International Programme for the Development of Communication reviews support for 86 new media projects in developing countriesUNESCO’s International Programme for the Development of the Communication (IPDC) is reviewing 86 media projects from developing countries and countries in transition during its current meeting at Headquarters, March 29 – April 2. Financing decisions will be reported Wednesday to the Intergovernmental Council. The Programme provides financial assistance for the development of electronic, print and broadcast media.
Community Radio Madanpokhara Palpa (Nepal), a women’s community radio project run by local women engages members of the community in monthly meetings to decide on radio programmes which are networked to 60 listener clubs and centres. This community radio develops its annual action plan to stimulate creative and sustainable development work based on the needs of the community.
The session will feature two events that are open to the press: a thematic debate on the Promotion of Pluralism and Good Governance through Media Development (April 1, 10 a.m. to 4.30 p.m., Room X) and the award of the 2003 IPDC-UNESCO Prize for Rural Communication (March 31, 5 p.m. Room X).
The IPDC is the only multilateral forum in the UN system to promote media development in developing countries. It provides funding from voluntary contributions by donor countries while working to secure a healthy environment for the growth of free and pluralistic media in developing countries.
An Intergovernmental Council, composed of 39 member states and elected by UNESCO’s General Conference governs the IPDC whose Bureau consists of eight member states nominated by the Council. The Bureau meets annually to appraise, select and approve funding for media projects.
IPDC projects are wide-ranging - from an African news agency to a women's television venture in a small Pacific island, from a regional media institute in Southern Africa to Nepal's first independent radio station. Since its inception in 1980, the IPDC has supported nearly 1000 projects in 135 countries.

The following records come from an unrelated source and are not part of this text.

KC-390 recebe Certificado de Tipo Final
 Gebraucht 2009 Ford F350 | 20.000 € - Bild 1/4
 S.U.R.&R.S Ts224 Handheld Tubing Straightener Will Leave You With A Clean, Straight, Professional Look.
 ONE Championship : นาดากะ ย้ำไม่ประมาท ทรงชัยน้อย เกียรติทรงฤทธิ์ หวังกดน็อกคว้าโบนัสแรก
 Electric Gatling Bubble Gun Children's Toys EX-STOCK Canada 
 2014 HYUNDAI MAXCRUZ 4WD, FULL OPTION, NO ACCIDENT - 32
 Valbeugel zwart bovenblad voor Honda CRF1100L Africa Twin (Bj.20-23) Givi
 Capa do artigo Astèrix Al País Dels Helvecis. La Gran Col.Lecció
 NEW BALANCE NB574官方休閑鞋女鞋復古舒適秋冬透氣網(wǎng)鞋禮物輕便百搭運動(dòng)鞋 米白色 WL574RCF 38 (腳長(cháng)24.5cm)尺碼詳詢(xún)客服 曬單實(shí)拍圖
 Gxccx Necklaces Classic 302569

The US$ 20,000 IPDC-UNESCO Prize for Rural Communication will be given to one of the following five finalists:
· “Projet Radio” of the Andrew Lees Trust (Madagascar): since 1999 has identified methodologies for creating education and information access to 350 largely illiterate villages by broadcasting programmes on health, food security and education in local languages. It is currently being scaled up to reach 1000 more villages in the region.
Fara’a Rural Radio (Niger): has set up a network of rural journalists recruited from local communities. They receive basic training on news and information gathering, processing, and production to improve communication between the local population, government departments and development services.
People First Network Project (Solomon Islands): a growing rural communications network of solar-powered, community-owned and managed e-mail stations is connected to the internet. It disseminates local content in response to basic needs and provides distance education and information to foster indigenous business development and to encourage the participation of women in the information society.
Radio Toco (Trinidad and Tobago): since its launch in 1997, is the first and only community-based radio station in the country and has been using news and interviews to inform and educate the community, promote development initiatives, and motivate women’s participation in sustainable development.
On April 1, following the plenary session that approves projects, the IPDC will open the thematic debate with the participation of: Valdas Adamkus, former President of Lithuania and UNESCO Goodwill Ambassador for the Construction of Knowledge Societies; Professor Kwame Karikari, Executive Director of the Media Foundation for West Africa (Ghana); Narasinhan Ram, Editor-in-Chief of The Hindu, India; Jeff Lovitt, Director of Communications of the international nongovernmental organization Transparency International; Kubashini Rama, Deputy Director of Genderlinks in South Africa; and Nasim Zehra, an independent journalist from Pakistan.